Baik Carrick maupun Solskjaer bukanlah sosok asing di Old Trafford. Keduanya pernah memiliki peran sebagai pemain dan pelatih di Manchester United. Carrick sempat menjabat sebagai caretaker pada tahun 2021, sementara Solskjaer dipercaya menjadi manajer utama dari tahun 2018 hingga 2021. Saat ini, keduanya sama-sama berstatus menganggur.
Kritik dari Alan Shearer
Legenda sepak bola Inggris, Alan Shearer, memberikan pandangannya mengenai situasi ini. Shearer menilai bahwa mempertahankan Fletcher atau menunjuk Carrick sebagai manajer bisa menjadi opsi yang lebih tepat bagi Manchester United.
Shearer secara khusus menyatakan keheranannya jika klub memutuskan untuk kembali menunjuk Ole Gunnar Solskjaer sebagai manajer baru. Alasannya, Solskjaer pernah dipecat oleh MU sebelumnya.
“Akan sangat aneh jika kembali ke Ole Gunnar Solskjaer. Saya mengerti Darren Fletcher atau Michael Carrick, tetapi saya tidak mengerti mengapa harus kembali ke orang yang sudah dipecat klub,” ujar Shearer dikutip dari Daily Mail.
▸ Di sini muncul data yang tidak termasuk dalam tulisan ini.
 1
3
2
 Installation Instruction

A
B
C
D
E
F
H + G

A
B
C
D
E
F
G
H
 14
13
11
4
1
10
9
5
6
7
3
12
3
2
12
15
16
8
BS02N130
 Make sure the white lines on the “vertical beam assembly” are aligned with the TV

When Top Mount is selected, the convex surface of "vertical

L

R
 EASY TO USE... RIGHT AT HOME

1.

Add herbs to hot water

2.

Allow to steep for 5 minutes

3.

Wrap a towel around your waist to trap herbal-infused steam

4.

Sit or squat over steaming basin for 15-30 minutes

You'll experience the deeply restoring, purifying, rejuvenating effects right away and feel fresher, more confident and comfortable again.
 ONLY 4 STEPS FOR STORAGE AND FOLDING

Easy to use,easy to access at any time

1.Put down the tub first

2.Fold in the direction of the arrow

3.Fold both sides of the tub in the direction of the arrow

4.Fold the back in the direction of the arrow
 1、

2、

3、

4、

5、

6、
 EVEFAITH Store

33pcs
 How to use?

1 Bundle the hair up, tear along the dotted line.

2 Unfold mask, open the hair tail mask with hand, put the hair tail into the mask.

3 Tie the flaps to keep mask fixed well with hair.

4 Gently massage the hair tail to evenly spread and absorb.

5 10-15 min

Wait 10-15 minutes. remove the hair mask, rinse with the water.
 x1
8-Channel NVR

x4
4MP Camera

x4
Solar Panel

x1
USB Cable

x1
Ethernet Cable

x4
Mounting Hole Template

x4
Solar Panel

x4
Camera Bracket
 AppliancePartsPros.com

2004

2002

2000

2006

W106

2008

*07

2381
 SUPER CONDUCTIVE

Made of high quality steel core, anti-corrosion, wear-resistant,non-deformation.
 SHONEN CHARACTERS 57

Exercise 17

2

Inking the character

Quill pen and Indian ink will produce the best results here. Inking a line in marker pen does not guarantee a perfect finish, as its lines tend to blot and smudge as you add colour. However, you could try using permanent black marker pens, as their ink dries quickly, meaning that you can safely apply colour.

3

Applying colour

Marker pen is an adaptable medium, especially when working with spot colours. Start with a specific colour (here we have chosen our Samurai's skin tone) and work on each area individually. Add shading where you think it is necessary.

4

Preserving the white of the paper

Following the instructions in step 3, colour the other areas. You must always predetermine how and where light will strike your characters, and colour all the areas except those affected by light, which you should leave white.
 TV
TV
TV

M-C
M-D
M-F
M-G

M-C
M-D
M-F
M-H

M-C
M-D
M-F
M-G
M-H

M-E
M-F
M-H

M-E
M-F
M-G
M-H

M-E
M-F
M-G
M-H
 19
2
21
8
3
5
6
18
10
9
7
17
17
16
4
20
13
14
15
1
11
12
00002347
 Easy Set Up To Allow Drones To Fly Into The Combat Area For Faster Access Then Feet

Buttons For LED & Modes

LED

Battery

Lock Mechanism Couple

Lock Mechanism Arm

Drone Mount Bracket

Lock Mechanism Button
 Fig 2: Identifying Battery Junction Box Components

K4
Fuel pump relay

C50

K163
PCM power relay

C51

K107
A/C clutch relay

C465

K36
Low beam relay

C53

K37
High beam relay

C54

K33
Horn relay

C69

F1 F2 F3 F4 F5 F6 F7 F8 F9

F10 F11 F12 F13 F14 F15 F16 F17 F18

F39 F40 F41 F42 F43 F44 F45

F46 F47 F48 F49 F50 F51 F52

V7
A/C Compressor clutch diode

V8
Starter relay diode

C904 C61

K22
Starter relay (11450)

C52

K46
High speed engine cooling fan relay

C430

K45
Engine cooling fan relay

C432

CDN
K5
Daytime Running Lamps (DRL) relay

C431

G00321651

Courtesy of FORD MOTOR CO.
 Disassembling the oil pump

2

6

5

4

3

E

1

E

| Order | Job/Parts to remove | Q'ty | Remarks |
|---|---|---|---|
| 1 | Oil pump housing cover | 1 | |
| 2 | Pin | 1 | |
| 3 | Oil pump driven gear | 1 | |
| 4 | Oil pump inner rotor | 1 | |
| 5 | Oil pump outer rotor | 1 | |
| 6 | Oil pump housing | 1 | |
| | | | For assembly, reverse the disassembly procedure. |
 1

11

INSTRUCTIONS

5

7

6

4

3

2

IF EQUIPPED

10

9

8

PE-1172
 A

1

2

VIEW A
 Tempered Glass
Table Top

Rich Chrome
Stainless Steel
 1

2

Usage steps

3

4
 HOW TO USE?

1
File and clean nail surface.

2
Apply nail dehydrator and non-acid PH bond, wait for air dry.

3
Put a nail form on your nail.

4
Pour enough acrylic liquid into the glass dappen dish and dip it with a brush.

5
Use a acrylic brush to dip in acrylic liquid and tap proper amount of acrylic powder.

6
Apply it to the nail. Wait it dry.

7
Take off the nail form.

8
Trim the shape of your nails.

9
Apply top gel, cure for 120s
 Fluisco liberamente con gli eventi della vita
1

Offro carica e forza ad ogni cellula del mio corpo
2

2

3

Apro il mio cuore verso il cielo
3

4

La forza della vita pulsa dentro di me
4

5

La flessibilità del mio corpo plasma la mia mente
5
Shearer menambahkan bahwa meskipun Solskjaer memiliki sejarah dan kedekatan yang kuat dengan klub, serta pernah berhasil sebagai pelatih interim, keputusan pemecatan di masa lalu tentu memiliki alasan kuat.
“Saya tahu Ole pernah bermain untuk klub ini, memiliki sejarah dan kedekatan yang hebat di sana, dan berhasil sebagai pelatih interim, tetapi mereka memecatnya karena suatu alasan,” jelasnya.
Solskjaer didepak dari kursi manajer pada tahun 2021 akibat serangkaian hasil buruk dan ketidakmampuan menjaga keharmonisan di ruang ganti.